Cloudera has evolved over the years, with Cloudera 1.0 focused on building an open-source enterprise data platform, Cloudera 2.0 bringing Hortonworks and Cloudera together to accelerate the path to hybrid cloud, and Cloudera 3.0 creating the first true hybrid, multi-cloud data platform. In this article, I will explain why the Cloudera Data Platform (CDP) is well-positioned for the new world of enterprise AI
What could go wrong?
Generative AI uses algorithms called large language models (LLMs) to create new content in the form of text, imagery, audio or code using natural language instructions.
Generative AI tools such as the headline-grabbing ChatGPT train on large amounts of data from the internet with dubious data quality, content, ownership and privacy. As many of you have experienced, including an unfortunate lawyer recently, ChatGPT will convincingly present truthful outputs alongside total misinformation, leaving the user to sort out the fact from fiction.
Clearly, in an enterprise setting, this is unacceptable. For enterprises, the success of generative AI and the associated LLMs depend on the quality and trustworthiness of the training data.
In CDP, Cloudera has delivered on the hybrid vision with a single control plane that manages a common security and governance framework across the platform and all data services. The CDP platform can move workloads, data and the associated metadata bi-directionally across public and private clouds.
CDP Open Data Lakehouse provides the “foundation data ” with security, governance, and the enterprise context to deploy with foundation models on-premises or in the cloud.
Trusting AI starts with trusting data
For enterprise AI to succeed, there must be trust in the results. Confidence is trusting the underlying data used to train the models. As part of the CDP architecture, Shared Data Experience (SDX) enables shared security, lineage and governance across all analytics and public and private clouds.
SDX uses two open-source projects, Apache Ranger, to define, administer and manage security policies and Apache Atlas, for metadata management and governance, to build, classify and govern a catalog of assets.
SDX includes a Data Catalog to administer and discover all data assets. The data is profiled and enhanced with rich metadata—including operational, social, and business context—creating trusted and reusable data assets and making them discoverable.
CDP has the functionality to enable holistic security, governance and compliance across the entire data lifecycle, including machine learning models in production environments.
The key here is the ability to explain the model generation, the data used to train the model and data origins — an accurate and complete data source to production environment lineage.
BYO version of GPT and foundation models
Many customers already use ML capabilities as part of CDP. Cloudera’s Machine Learning Service is well established and covers the entire ML Lifecycle from experimental data science to model training and deployment. Cloudera provides a library of end-to-end applied machine learning prototypes (AMPs) to help customers get started on developing applications.

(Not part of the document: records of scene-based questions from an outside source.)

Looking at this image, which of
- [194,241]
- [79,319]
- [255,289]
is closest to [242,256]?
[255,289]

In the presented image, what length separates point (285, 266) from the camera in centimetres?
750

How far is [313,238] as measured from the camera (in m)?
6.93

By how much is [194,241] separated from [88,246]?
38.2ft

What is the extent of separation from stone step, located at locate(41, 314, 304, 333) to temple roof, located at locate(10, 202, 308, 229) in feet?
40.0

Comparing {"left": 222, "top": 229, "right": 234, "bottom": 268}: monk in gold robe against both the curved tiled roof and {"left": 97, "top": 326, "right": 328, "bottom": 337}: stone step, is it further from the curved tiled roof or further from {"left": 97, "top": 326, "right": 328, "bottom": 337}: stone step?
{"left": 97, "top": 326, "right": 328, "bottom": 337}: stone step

In the recent Six Five Summit analyst event, Cloudera announced the LLM Chatbot Augmented with Enterprise Data as a blueprint for generative AI of large language models in response to customers wanting to create a version of GPT and foundation models in-house rather than training data on public API plug-ins.

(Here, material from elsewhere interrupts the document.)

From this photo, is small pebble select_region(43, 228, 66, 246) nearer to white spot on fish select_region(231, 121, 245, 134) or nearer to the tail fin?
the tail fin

With the Cloudera CDP LLM, AMP, customers can build AI applications powered by any open-source LLM with proprietary data, all hosted internally in the enterprise. The AMP is free in the CDP public and private cloud.
Under the covers, Cloudera is using Python dependencies, with open-source models from partner Hugging Face, an open-source vector database for semantic search, injecting the enterprise knowledge base into the vector database and creating and running a Python web application on top. Cloudera used H2O models, NovusDB, CML docs, and Gradio for the UI interface. Everything is customizable and pluggable to a specific use case, using any model, data, database, and application framework. With this AMP and CML, any developer now has the tools to build and host open-source LLM applications for the enterprise.
Cloudera is unique in offering a hybrid open data lake house across public and private clouds at scale. CDP is an integrated platform that provides the capabilities of both a data warehouse and a data lake.
This single platform provides the foundation for business intelligence, machine learning and AI solutions while leveraging open-source innovations such as Iceberg, Airflow and Yunikorn. CDP also provides the flexibility of a hybrid multi-cloud model to deploy across both public and private clouds.
In the new world of enterprise AI, CDP enables enterprise AI across all available data using foundational models and LLMs for generative AI-based applications in a secure, trusted and responsible manner.
As a Chief Data Officer (CDO), you need full data life cycle capability, which means storing data efficiently and resiliently, piping and aggregating data into data lake houses, and applying ML algorithms and AI to uncover actionable insights for the business units. You could assemble a bevy of best-of-breed tools and struggle to cobble them together, but good luck achieving shared security, lineage and governance. Cloudera CDP gives you everything you need out of the box and should be on your shortlist.